Many Christmas tree plantations have been planted in the hillier, rockier sections of southeastern Pennsylvania, as well as in other parts of the United States. They are a unique, human-made habitat with much natural beauty. And there is a particular coniferous tree farm on a sunny slope close to home that I like to visit once every few winters for its beauty of young, pyramid-shaped trees and whatever wildlife might be around. I visited that conifer farm again just a few days ago and was treated to the beauty of the trees, the scenery around them and the wildlife living among them.
This plantation is over 100 acres of young spruces and firs surrounded by deciduous woods and picturesque scenery of woodlands and agricultural areas in southeastern Pennsylvania. The ground between the trees is covered everywhere by golden-beige, three-foot-tall broom grass, which makes a striking contrast among the green conifers and provides more shelter and food for wildlife.
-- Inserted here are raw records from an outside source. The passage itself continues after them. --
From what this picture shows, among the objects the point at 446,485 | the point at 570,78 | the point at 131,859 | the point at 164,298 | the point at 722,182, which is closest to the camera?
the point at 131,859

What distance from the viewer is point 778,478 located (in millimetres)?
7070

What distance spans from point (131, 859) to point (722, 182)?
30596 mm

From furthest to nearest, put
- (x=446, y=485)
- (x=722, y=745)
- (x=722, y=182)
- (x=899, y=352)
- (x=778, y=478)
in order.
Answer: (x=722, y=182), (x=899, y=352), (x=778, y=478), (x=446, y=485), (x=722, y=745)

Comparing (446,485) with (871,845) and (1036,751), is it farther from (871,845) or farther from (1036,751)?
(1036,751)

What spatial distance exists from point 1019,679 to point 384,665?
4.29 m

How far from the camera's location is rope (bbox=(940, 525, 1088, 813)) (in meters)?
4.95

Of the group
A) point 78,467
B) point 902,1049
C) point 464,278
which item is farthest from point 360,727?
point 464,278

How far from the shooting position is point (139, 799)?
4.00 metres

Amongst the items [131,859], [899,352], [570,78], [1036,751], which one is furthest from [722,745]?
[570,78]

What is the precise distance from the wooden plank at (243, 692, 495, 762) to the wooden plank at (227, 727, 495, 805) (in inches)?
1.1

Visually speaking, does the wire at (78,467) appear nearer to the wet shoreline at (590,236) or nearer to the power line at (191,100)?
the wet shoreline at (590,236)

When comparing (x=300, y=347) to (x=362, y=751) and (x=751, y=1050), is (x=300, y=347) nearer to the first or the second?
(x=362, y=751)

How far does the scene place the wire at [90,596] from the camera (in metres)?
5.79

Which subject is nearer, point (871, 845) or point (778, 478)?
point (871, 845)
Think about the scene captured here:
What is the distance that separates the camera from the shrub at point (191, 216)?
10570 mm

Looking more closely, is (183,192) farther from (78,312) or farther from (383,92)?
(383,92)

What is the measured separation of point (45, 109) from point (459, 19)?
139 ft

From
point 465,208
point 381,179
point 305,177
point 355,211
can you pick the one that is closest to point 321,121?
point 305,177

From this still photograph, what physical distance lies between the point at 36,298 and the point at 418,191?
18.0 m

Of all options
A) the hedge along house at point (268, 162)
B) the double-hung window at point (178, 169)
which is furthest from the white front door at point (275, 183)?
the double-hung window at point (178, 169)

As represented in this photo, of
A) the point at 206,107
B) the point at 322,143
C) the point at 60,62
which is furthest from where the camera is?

Several dead, fluffy seed heads of goldenrod poke up among the broom grass, offering yet another touch of winter beauty. Those goldenrod plants had yellow flower heads, swarming with bees, butterflies and other kinds of insects during late summer and well into autumn.
Several kinds of small birds fluttered among the evergreens, broom grass and goldenrod during the hour and a half I visited this Christmas tree farm. I estimated there were about two dozen lovely eastern bluebirds that alternated between perching on the very tips of the conifers across the tree farm and dropping to the ground to seize and eat invertebrates they found among the broom grass the warm afternoon I was there. Needless to say, the bluebirds were a beautiful sight.
Several dark-eyed juncos flitted among the conifers they hide in, the white V's of their tails flashing briefly as they flew. I have always thought that wintering juncos are THEE birds of planted stands of younger coniferous trees. They shelter among those needled trees and consume nearby weed and grass seeds, as these juncos were doing as I watched them.
There also were little groups of American goldfinches and house finches among the immature evergreens during the time I visited that Christmas tree farm. They, too, shelter among needled boughs, as they also do in thickets of deciduous shrubbery and vines, and ingest weed and grass seeds from patches of those plants near stands of conifers and bushes.
I saw a handsome red-tailed hawk perched in a tree on the edge of a deciduous woodland bordering those acres of conifers. That hawk was looking for white-footed mice in the woods and field mice among the broom grass of the coniferous tree farm. I imagine that great horned owls and red foxes prowl among the conifers at night in their searches for mice and voles. And I can visualize a group of stately white-tailed deer emerging from the bordering woods and into the evergreen plantation at night to graze on grass.
Human-made habitats, including Christmas tree plantations, have benefits for certain species of adaptable wildlife. Hurray for adaptable wild plants and animals. They help make life more interesting and enjoyable.